La encuesta de la ALA reveló que el 54% de los encuestados visitó la biblioteca pública en un periodo de 12 meses. En Purdue, un asombroso 98% de los estudiantes universitarios pasan tiempo en las bibliotecas, Muchos estudiantes universitarios vienen a estudiar o a buscar recursos académicos, pero también hay una atracción social, otra tendencia señalada por la encuesta de la ALA. «Pueden venir a tomar un café. Puede que vengan a clase si estamos en un espacio que combina biblioteca y aula. Puede que vengan a ver a sus amigos, pero sabemos que vienen a nuestros espacios físicos», afirma McNeil. «Para la mayoría de nosotros se trata de espacio y lugar, especialmente en las bibliotecas universitarias», añadió.

Algunos estudiantes visitan la biblioteca para impresionar a sus amigos. Recordó a un estudiante universitario al que le gustaba estudiar allí porque “puedes ver quién está allí y pueden verte y pueden saber que eres inteligente”. Como lo expresó McNeil, “ver y ser visto es la base para aplicarte a tus estudios”.

Para los estudiantes de pregrado con horarios ajustados, la biblioteca del campus se ha convertido en una especie de tienda de conveniencia, un lugar para cargar y recargar entre clases, tomar un bocadillo o una taza de café, pasar el rato y conectarse. Los estudiantes de la Generación Z suelen llevar múltiples dispositivos (como una computadora portátil o tableta, un teléfono inteligente, auriculares) que necesitan energía.

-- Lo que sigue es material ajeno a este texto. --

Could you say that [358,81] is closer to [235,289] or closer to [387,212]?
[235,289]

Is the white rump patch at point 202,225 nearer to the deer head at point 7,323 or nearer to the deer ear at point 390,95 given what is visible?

“La opción de más y más tomas de corriente también es fundamental para un estudiante que tal vez esté en el campus todo el día, vaya a clases, vaya a una de nuestras bibliotecas, vaya a comer, vaya a clases, vaya a otra biblioteca”, dijo McNeil. Enumeró algunas de las otras comodidades que buscan los estudiantes, incluidos muebles que funcionen para estudios individuales tranquilos y en grupo, y luz natural, una rareza en las bibliotecas más antiguas diseñadas para proteger las colecciones impresas de los estragos de la radiación ultravioleta.

Timothy Bottorff es el bibliotecario jefe del Rosen College of Hospitality Management de la Universidad Central de Florida. También es vicepresidente del comité New Roles and Changing Landscapes de la ACRL. Ha visto de primera mano cómo diferentes grupos de estudiantes buscan servicios específicos. En una gran universidad con programas generales y especializados, las carreras de humanidades pueden priorizar espacios tranquilos para estudiar, mientras que los estudiantes preprofesionales de, por ejemplo, un programa de gestión «necesitan más espacios de colaboración, lugares para trabajar juntos, y necesitan la tecnología», dijo. Para esos estudiantes, «la biblioteca se convierte en ese lugar al que acudir y utilizar la tecnología que necesitan para hacer su trabajo».

A medida que las bibliotecas académicas agregan más servicios y reconfiguran sus instalaciones para satisfacer la demanda de espacios flexibles y multipropósito, las colecciones impresas cada vez ocupan un lugar menos prominente, especialmente en las bibliotecas principales del campus. Purdue recientemente renovó su segunda biblioteca más grande, renovando dos pisos y trasladando algunos libros a un repositorio externo, como muchas instituciones lo han hecho para liberar espacio para otros usos.